Data to examine:
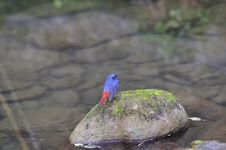 Free Plumbeous Water Redstart Royalty Free Stock Photos - 35839488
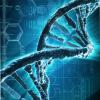 Incontri con il DNA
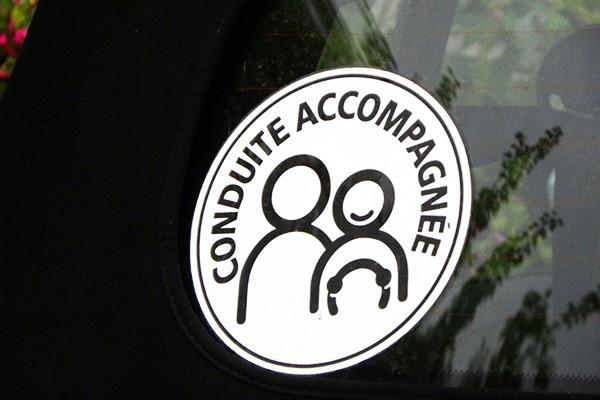 Jazdy z osobą towarzyszącą: 49% na TAK, 48% mówi NIE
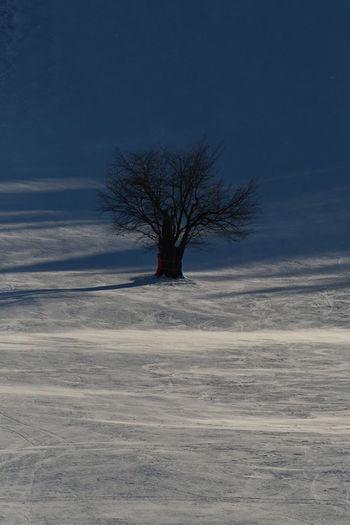 Tree Sky Snow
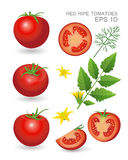 Red ripe fresh tomatoes. Vector illustration. Red ripe fresh realistic tomatoes with leaves, blossom and dill  on white background Royalty Free Stock Photo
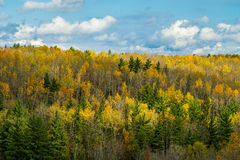 Ontonagon river valley, autumn Royalty Free Stock Photo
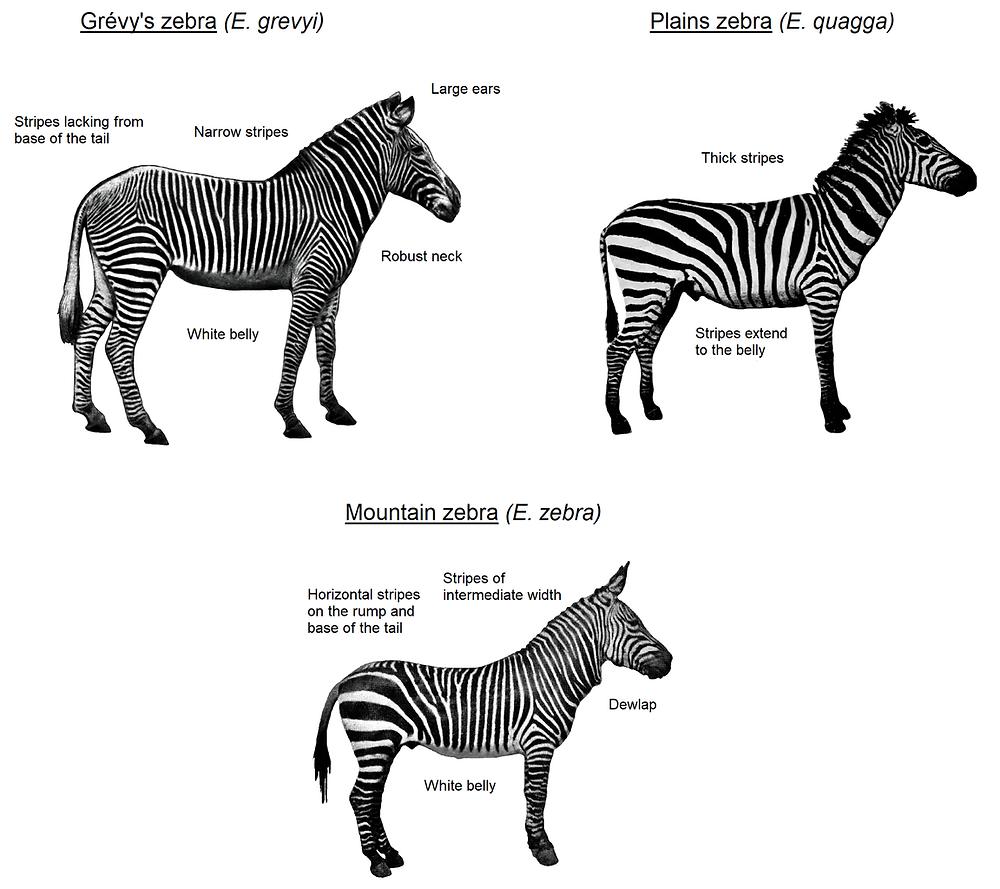 Exisiting zebra species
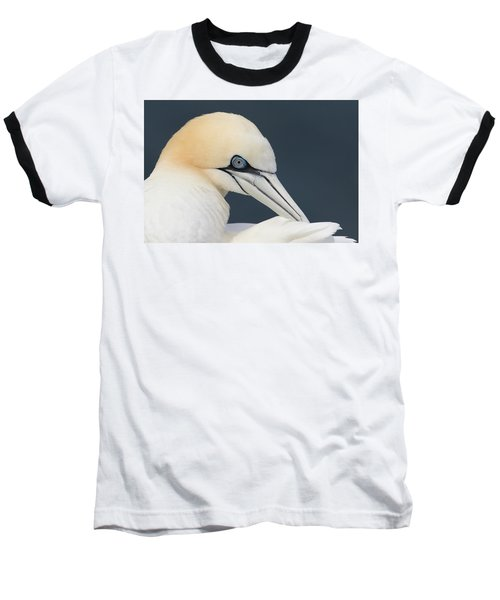 Northern Gannet At Troup Head - Scotland Baseball T-Shirt
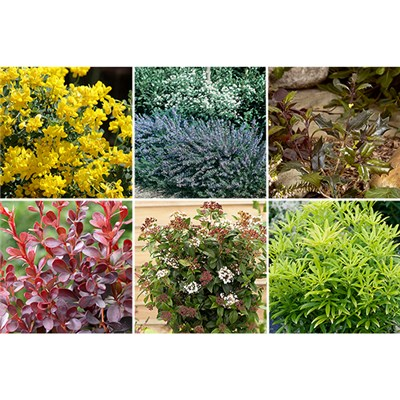 Evergreen Shrub Collection 9cm Pots (6 Pack)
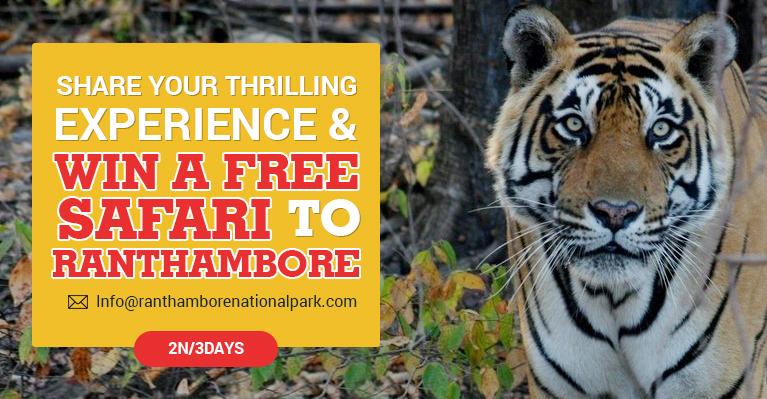 Ranthambore Wildlife Travel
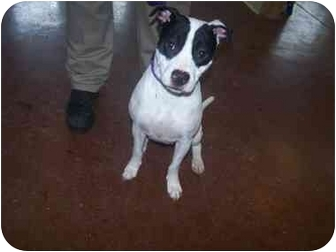 American Bulldog Mix Dog for adoption in Shelbyville, Kentucky - Bandit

Exercise:
The entries above are to be reproduced exactly, with the pictures dropped.

Task result:
 Free Plumbeous Water Redstart Royalty Free Stock Photos - 35839488
 Incontri con il DNA
 Jazdy z osobą towarzyszącą: 49% na TAK, 48% mówi NIE
 Tree Sky Snow
 Red ripe fresh tomatoes. Vector illustration. Red ripe fresh realistic tomatoes with leaves, blossom and dill  on white background Royalty Free Stock Photo
 Ontonagon river valley, autumn Royalty Free Stock Photo
 Exisiting zebra species
 Northern Gannet At Troup Head - Scotland Baseball T-Shirt
 Evergreen Shrub Collection 9cm Pots (6 Pack)
 Ranthambore Wildlife Travel
 American Bulldog Mix Dog for adoption in Shelbyville, Kentucky - Bandit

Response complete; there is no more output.